Can you go on with the mailing-list thread about WAN replication in cloud native environments, picking up after its last line?

-- Document segment --
━━━━━━━━━━

On Tue, Jan 21, 2020 at 7:01 AM Alberto Bustamante Reyes
<alberto.bustamante.re...@est.tech> wrote:

> Hi,
>
> I have been implementing a possible solution for this issue, and although
> I have not finished yet, I would like to kindly ask for comments.
>
> I created some Helm charts to explain and reproduce the problem, if you
> are interested they are here:
> https://github.com/alb3rtobr/geode-cloudnative-wan-replication
>
> The solution consists on adding to ServerLocation the id of the member
> hosting the server, to allow to differentiate two or more gateway receivers
> with the same ip but that are in different locations. I verified that this
> change fixes the problem.
>
> After that, I have been working on fixing issues with the existing tests.
> In the meanwhile, it will be useful to get some feedback about the
> solution, specially if there are impacts I have not considered yet (maybe
> they are the reason for the failing tests Im currently working on).
>
> The code can be found on this PR:
> https://github.com/apache/geode/pull/4489
>
> Thanks in advance!
>
> Alberto B.
>
>
> ________________________________
> De: Anilkumar Gingade <aging...@pivotal.io>
> Enviado: viernes, 6 de diciembre de 2019 18:56
> Para: geode <dev@geode.apache.org>
> Cc: Charlie Black <cbl...@pivotal.io>
> Asunto: Re: WAN replication issue in cloud native environments
>
> Alberto,
>
> Can you please file a JIRA ticket for this. This could come up often as
> more and more deployments move to K8s.
>
> -Anil.
>
>
> On Fri, Dec 6, 2019 at 8:33 AM Sai Boorlagadda <sai.boorlaga...@gmail.com>
> wrote:
>
> > > if one gw receiver stops, the locator will publish to any remote
> locator
> > that there are no receivers up.
> >
> > I am not sure if locators proactively update remote locators about change
> > in receivers list rather I think the senders figures this out on
> connection
> > issues.
> > But I see the problem that local-site locators have only one member in
> the
> > list of receivers that they maintain as all receivers register with a
> > single <hostname:port> address.

━━━━━━━━━━

(Records from a data collection)
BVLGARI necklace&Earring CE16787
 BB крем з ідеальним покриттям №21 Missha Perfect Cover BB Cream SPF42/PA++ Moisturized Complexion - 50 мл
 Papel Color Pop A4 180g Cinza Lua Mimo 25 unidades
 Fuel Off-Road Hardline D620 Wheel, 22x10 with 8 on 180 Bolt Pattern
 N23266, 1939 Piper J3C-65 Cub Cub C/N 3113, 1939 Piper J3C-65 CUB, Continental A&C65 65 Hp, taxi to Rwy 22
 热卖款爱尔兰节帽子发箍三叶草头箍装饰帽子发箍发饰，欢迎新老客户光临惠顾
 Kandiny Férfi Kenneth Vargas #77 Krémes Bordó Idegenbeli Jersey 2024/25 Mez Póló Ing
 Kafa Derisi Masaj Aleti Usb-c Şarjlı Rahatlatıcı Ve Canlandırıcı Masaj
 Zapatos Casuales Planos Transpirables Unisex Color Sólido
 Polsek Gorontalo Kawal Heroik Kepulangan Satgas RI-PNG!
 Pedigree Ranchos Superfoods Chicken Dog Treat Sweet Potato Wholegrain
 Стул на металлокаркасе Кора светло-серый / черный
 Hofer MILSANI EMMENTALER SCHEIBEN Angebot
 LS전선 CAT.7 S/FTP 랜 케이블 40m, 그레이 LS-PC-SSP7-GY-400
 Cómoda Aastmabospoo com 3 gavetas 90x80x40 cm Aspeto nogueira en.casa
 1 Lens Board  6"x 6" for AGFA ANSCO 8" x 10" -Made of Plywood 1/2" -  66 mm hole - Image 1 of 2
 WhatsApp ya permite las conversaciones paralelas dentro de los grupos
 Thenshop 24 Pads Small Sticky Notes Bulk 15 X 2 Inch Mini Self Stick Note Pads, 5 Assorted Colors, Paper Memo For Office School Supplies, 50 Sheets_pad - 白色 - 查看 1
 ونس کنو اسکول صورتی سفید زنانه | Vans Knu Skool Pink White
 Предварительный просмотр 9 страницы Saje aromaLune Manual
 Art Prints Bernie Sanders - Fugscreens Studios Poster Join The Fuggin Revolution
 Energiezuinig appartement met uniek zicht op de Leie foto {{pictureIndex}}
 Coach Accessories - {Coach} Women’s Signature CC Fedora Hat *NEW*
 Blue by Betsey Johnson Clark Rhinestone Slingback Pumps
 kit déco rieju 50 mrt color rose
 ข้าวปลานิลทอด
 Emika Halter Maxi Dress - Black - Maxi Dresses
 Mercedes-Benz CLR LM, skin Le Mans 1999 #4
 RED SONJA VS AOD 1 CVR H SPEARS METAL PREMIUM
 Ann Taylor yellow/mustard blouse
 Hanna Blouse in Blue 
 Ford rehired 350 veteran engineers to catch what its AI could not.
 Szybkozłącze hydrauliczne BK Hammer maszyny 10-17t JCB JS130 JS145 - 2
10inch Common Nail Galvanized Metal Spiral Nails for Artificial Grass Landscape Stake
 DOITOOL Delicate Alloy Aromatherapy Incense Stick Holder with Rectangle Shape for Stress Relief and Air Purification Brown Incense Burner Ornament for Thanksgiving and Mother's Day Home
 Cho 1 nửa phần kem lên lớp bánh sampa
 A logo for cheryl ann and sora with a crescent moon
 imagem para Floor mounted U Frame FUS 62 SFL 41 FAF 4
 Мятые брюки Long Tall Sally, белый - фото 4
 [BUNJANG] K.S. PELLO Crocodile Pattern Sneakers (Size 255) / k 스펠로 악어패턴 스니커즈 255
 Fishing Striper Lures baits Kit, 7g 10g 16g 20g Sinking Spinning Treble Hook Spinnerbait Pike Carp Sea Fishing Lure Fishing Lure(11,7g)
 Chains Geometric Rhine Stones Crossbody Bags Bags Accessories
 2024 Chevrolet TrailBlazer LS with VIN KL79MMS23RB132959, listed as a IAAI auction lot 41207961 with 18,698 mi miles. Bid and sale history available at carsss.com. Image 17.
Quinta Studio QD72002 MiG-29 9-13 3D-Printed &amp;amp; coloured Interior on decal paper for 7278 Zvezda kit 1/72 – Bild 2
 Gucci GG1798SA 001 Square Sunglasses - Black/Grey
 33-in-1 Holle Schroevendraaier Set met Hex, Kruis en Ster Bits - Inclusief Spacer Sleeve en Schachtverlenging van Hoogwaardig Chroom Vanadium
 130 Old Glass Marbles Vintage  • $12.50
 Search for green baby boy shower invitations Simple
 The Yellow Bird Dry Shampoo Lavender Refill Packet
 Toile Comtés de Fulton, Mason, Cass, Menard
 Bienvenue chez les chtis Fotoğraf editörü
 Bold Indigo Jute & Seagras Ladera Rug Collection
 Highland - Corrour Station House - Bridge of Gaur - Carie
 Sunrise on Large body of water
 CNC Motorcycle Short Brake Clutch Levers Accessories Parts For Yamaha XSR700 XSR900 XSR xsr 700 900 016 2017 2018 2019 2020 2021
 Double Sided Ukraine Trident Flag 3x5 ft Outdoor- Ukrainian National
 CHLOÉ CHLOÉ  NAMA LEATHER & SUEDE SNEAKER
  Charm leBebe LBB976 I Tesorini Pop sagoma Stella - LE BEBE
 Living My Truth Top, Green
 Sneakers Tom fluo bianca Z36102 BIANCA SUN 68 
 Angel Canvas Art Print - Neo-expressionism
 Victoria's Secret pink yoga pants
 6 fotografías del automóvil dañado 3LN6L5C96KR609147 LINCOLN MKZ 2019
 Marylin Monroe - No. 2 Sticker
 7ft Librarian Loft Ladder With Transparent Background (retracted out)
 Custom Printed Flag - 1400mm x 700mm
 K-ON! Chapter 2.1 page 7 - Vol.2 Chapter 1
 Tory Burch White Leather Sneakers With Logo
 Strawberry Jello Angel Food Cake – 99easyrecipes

━━━━━━━━━━

-- Exercise output --
> >
> > One idea I had earlier is to statically set receivers list to locators
> > (just like remote-locators property) which are exchanged with gw-senders.
> > This way we can introduce a boolean flag to turn off wan discovery and
> use
> > the statically configured addresses. This can be also useful for
> > remote-locators if they are behind a service.
> >
> > Sai
> >
> > On Thu, Dec 5, 2019 at 2:33 AM Alberto Bustamante Reyes
> > <alberto.bustamante.re...@est.tech> wrote:
> >
> > > Thanks Charlie, but the issue is not about connectivity. Summarizing
> the
> > > issue, the problem is that if you have two or more gw receivers that
> are
> > > started with the same value of "hostname-for-senders", "start-port" and
> > > "end-port" (being "start-port" and "end-port" equal) parameters, if one
> > gw
> > > receiver stops, the locator will publish to any remote locator that
> there
> > > are no receivers up.
> > >
> > > And this use case is likely to happen on cloud-native environments, as
> > > described.
> > >
> > > BR/
> > >
> > > Alberto B.
> > > ________________________________
> > > De: Charlie Black <cbl...@pivotal.io>
> > > Enviado: miércoles, 4 de diciembre de 2019 18:11
> > > Para: dev@geode.apache.org <dev@geode.apache.org>
> > > Asunto: Re: WAN replication issue in cloud native environments
> > >
> > > Alberto,
> > >
> > > Something else to think about SNI based routing.   I believe Mario
> might
> > be
> > > working on adding SNI to Geode - he at least had a proposal that he
> > > e-mailed out.
> > >
> > > Basics are the destination host is in the SNI field and the proxy can
> > > inspect and route the request to the right service instance.     Plus
> we
> > > have the option to not terminate the SSL at the proxy.
> > >
> > > Full disclosure - I haven't tried out SNI based routing myself and it
> is
> > > something that I thought could work as I was reading about it.   From
> the
> > > whiteboard I have done I think this will do ingress and egress just
> fine.
> > > Potentially easier then port mapping and `hostname for clients` playing
> > > around.
> > >
> > > Just something to think about.
> > >
> > > Charlie
> > >
> > >
> > > On Wed, Dec 4, 2019 at 3:19 AM Alberto Bustamante Reyes
> > > <alberto.bustamante.re...@est.tech> wrote:
> > >
> > > > Hi Jacob,
> > > >
> > > > Yes,we are using LoadBalancer service type. But note the problem is
> not
> > > > the transport layer but on Geode as GW senders are complaining
> > > > “sender-2-parallel : Could not connect due to: There are no active
> > > > servers.” when one of the servers in the receiving cluster is killed.
> > > >
> > > > So, there is still one server alive in the receiving cluster but GW
> > > sender
> > > > does not know it and the locator is not able to inform about its
> > > existence.
> > > > Looking at the code it seems internal data structures (maps) holding
> > the
> > > > profiles use object whose equality check relies only on hostname and
> > > port.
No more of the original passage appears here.